La validité d’un contrat à durée déterminée est en effet subordonnée à l’existence de mentions spécifiques énumérées par l’article L 1242-12 du Code du travail (nom et la qualification professionnelle de la personne remplacée, désignation du poste, durée minimal pour laquelle il est conclu….), sous peine de requalification en contrat à durée indéterminée.

Ce texte dispose notamment que le contrat à durée déterminée est établi par écrit et comporte la définition précise de son motif ; à défaut, il est réputé conclu pour une durée indéterminée.

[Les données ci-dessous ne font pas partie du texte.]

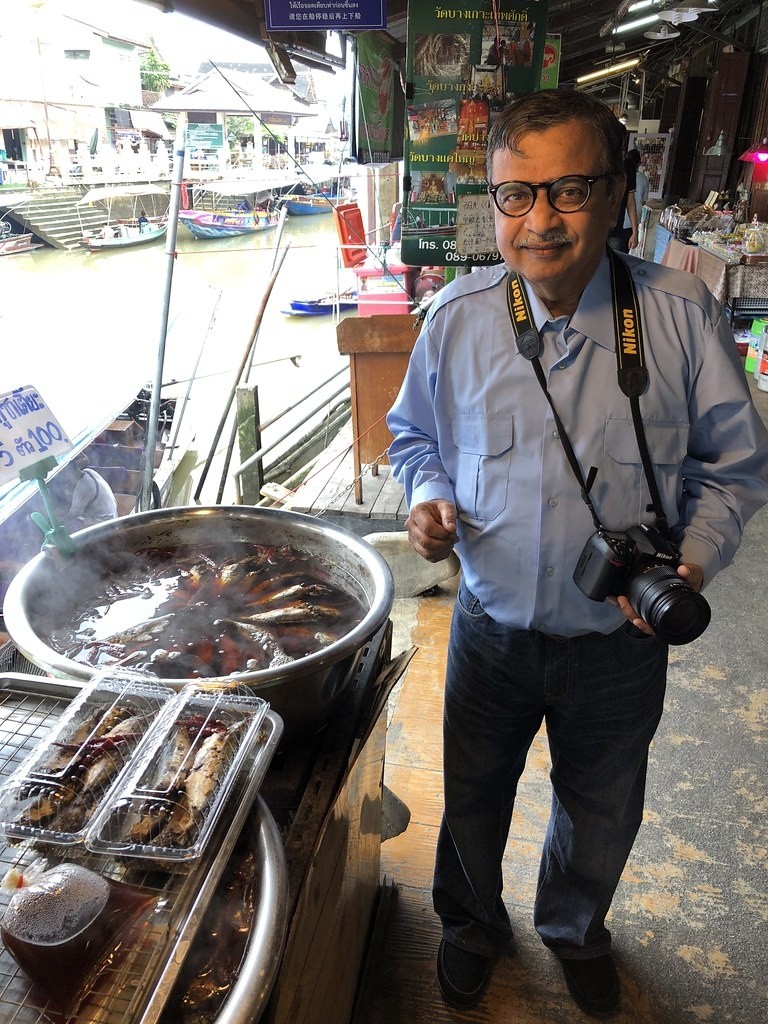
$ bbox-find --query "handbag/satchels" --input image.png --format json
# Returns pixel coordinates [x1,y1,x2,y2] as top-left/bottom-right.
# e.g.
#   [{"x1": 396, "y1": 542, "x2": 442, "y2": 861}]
[{"x1": 64, "y1": 509, "x2": 84, "y2": 534}]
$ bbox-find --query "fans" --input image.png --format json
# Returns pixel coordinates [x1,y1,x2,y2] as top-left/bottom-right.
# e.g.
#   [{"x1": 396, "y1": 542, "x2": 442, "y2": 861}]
[{"x1": 412, "y1": 274, "x2": 446, "y2": 312}]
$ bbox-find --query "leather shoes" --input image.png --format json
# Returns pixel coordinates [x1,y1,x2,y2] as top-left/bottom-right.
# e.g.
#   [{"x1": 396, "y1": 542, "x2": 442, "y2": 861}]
[
  {"x1": 435, "y1": 937, "x2": 497, "y2": 1006},
  {"x1": 561, "y1": 956, "x2": 623, "y2": 1020}
]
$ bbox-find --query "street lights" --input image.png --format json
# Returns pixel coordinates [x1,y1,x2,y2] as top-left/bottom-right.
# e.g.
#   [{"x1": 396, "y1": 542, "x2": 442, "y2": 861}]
[{"x1": 29, "y1": 0, "x2": 66, "y2": 183}]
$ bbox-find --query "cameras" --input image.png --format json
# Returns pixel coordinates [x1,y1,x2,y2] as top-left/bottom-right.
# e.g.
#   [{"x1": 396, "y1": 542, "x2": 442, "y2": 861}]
[{"x1": 573, "y1": 523, "x2": 712, "y2": 645}]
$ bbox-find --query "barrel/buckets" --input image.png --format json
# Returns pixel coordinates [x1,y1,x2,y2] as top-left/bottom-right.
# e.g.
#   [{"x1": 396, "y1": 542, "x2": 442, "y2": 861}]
[{"x1": 744, "y1": 317, "x2": 768, "y2": 392}]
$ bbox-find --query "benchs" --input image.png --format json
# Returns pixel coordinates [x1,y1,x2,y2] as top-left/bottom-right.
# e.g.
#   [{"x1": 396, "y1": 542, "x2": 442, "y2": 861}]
[{"x1": 50, "y1": 443, "x2": 164, "y2": 516}]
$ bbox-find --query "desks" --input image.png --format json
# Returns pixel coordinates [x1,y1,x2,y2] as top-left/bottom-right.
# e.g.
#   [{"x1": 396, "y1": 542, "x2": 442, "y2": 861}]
[
  {"x1": 1, "y1": 159, "x2": 29, "y2": 184},
  {"x1": 102, "y1": 420, "x2": 134, "y2": 446},
  {"x1": 628, "y1": 205, "x2": 768, "y2": 332},
  {"x1": 337, "y1": 313, "x2": 423, "y2": 505}
]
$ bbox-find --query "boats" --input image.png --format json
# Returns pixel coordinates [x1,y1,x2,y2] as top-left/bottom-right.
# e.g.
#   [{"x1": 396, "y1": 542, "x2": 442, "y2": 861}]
[
  {"x1": 0, "y1": 383, "x2": 191, "y2": 674},
  {"x1": 75, "y1": 184, "x2": 171, "y2": 251},
  {"x1": 280, "y1": 289, "x2": 358, "y2": 316},
  {"x1": 178, "y1": 179, "x2": 300, "y2": 240},
  {"x1": 0, "y1": 219, "x2": 44, "y2": 257},
  {"x1": 280, "y1": 164, "x2": 365, "y2": 215}
]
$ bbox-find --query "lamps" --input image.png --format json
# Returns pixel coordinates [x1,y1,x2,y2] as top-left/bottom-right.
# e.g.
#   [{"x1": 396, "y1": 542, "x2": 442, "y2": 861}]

La Chambre sociale de la Cour de cassation en a déduit que, faute de comporter la signature de l’une des parties, le contrat à durée déterminée ne peut être considéré comme ayant été établi par écrit, et est réputé conclu pour une durée indéterminée (Cass. Soc. 14 nov. 2018 n° 16-19038).

Elle considère que la signature d’un contrat de travail à durée déterminée a le caractère d’une prescription d’ordre public dont l’omission entraîne, à la demande du salarié, la requalification en contrat à durée indéterminée (Cass. Soc. 16 mars 2022 n° 20-22676).

La signature du contrat à durée déterminée par l’employeur est donc une exigence déterminante pour la conclusion de ce type de contrat.

Quelle validité pour une signature numérisée ?

Les échanges à distance se sont multipliés au cours de ces dernières années, s’affranchissant de la présence physique des parties, et la conclusion d’un contrat de travail peut parfaitement, pour des raisons de commodité, être réalisée bien que l’employeur et le salarié se trouvent localisés dans des lieux distincts.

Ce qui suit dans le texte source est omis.